人間は命の危機を感じる状況に追い込まれたとき、どんな行動をとるのか。そして、何を思うのか——。つり人社の「マジで死ぬかと思ったシリーズ」から、衝撃的な体験談を紹介する(出典:『釣り人の「マジで死ぬかと思った」体験談2』)。(全4回の最終回/#1、#2、#3を読む)
極寒の氷結湖に開いた穴に転落。次いで、兄の足もとの氷が割れた。這い上がるのは困難。私たちに気づく者は誰もいない。もしかしたらこのまま助からないのか。

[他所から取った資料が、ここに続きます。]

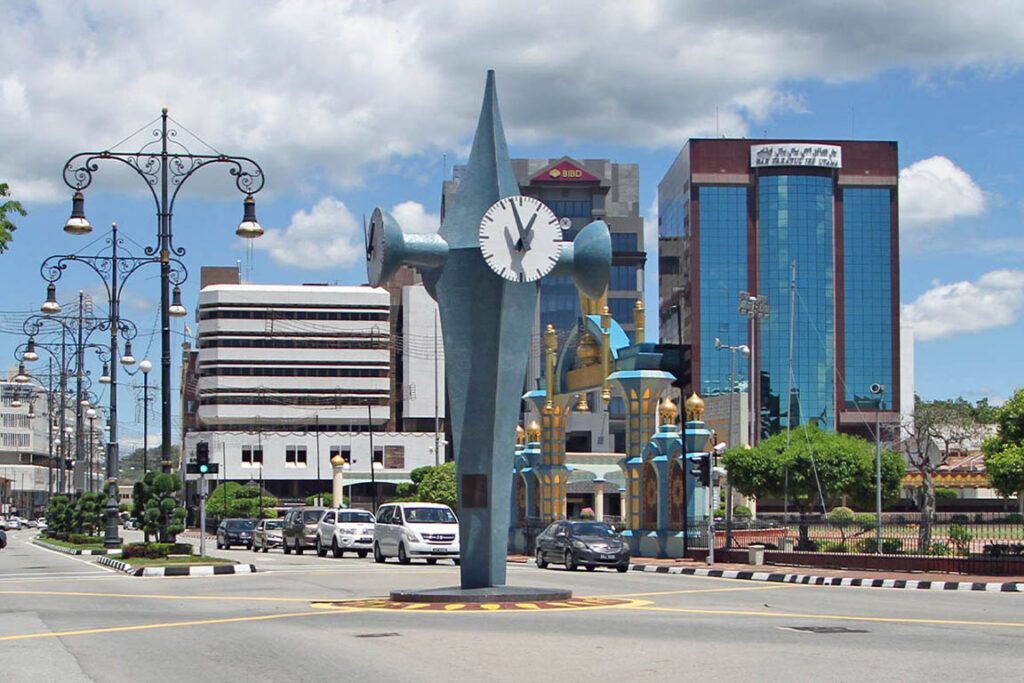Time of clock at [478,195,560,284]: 12:57
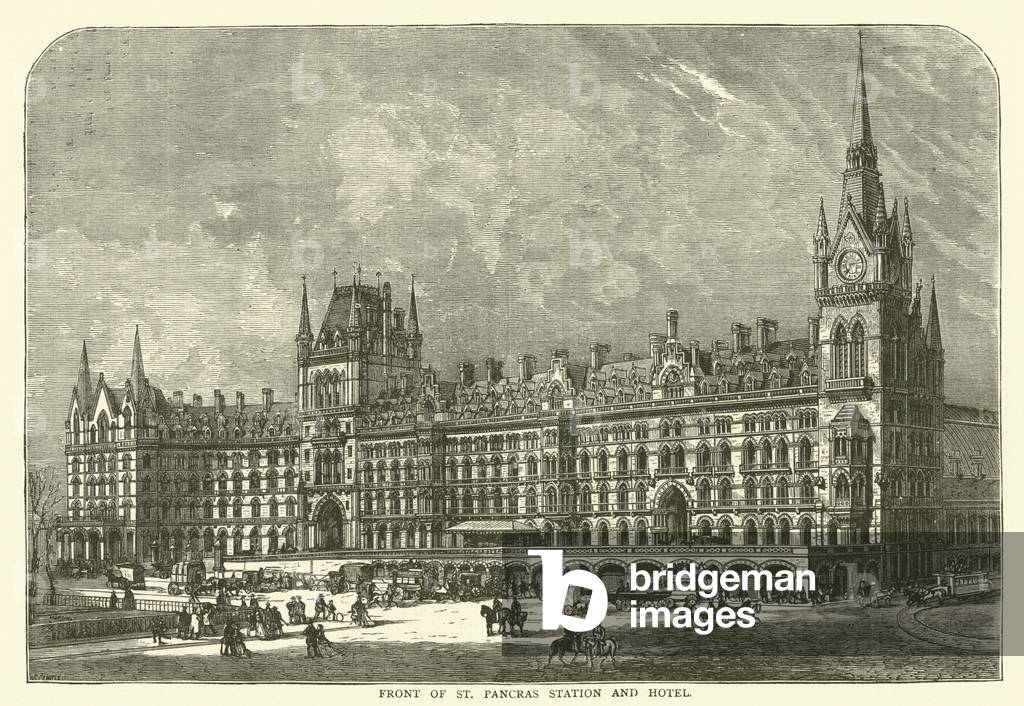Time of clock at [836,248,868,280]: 7:12
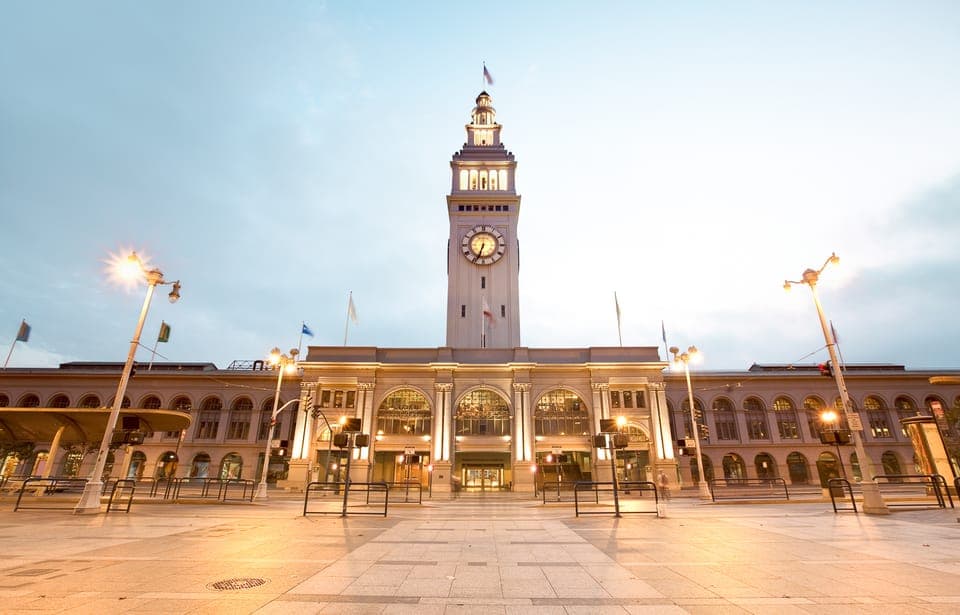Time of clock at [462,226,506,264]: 6:33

体験者:M.Y 北海道在住。60歳。渓流釣り歴30年以上のベテラン。
マジで死ぬかと思った度 ★★★★☆
危険がともなうワカサギ釣り
冬の風物詩、氷上のワカサギ釣り。家族連れで楽しむこともできるレジャーだが、実は毎年、何人かが命を落としている危険な釣りでもある。氷が割れて水中に落ちたり、テント内の練炭で一酸化炭素中毒になり、命を落とす者が後を絶たない。しかし、それでも自分が当事者になると考える人は少ないだろうし、かくいう私もそうは思わなかった……。
渓流釣りは30数年の経験がある私だが、ワカサギ釣りはまだ2シーズン目であった。釣り場は北海道の中心部を流れる石狩川の支流・空知川の中流域にある滝里ダム上流部。4、5年前に個人が開いたポイントで、昨年の後半あたりから土日になると30人以上が集まる人気釣り場になった。今年はさらに人気が高まり、平日でも30人以上、土日ともなると50人以上の釣り人で賑わう日もあった。型は10cm以上の良型が揃い、臭みのない美味なワカサギが釣れると評判を呼んだ。しかも、管理釣り場ではないので入漁料はない。ただし、危険に関する管理も自己責任。釣り人個人個人の判断に委ねられている。
前の人が開けた後家穴に足を踏み入れたり、時には胸あたりまで水没するといったトラブルは毎年のように起きていたが、釣り人同士で注意し合ったり、助け上げたりして、これまで大きな事故はなかった。今年2月中旬に氷が薄くなり、テントの中で氷が割れ、胸まで水に浸かる事故があったと聞いたが、その時も周囲にいた釣り人たちが助け上げたそうである。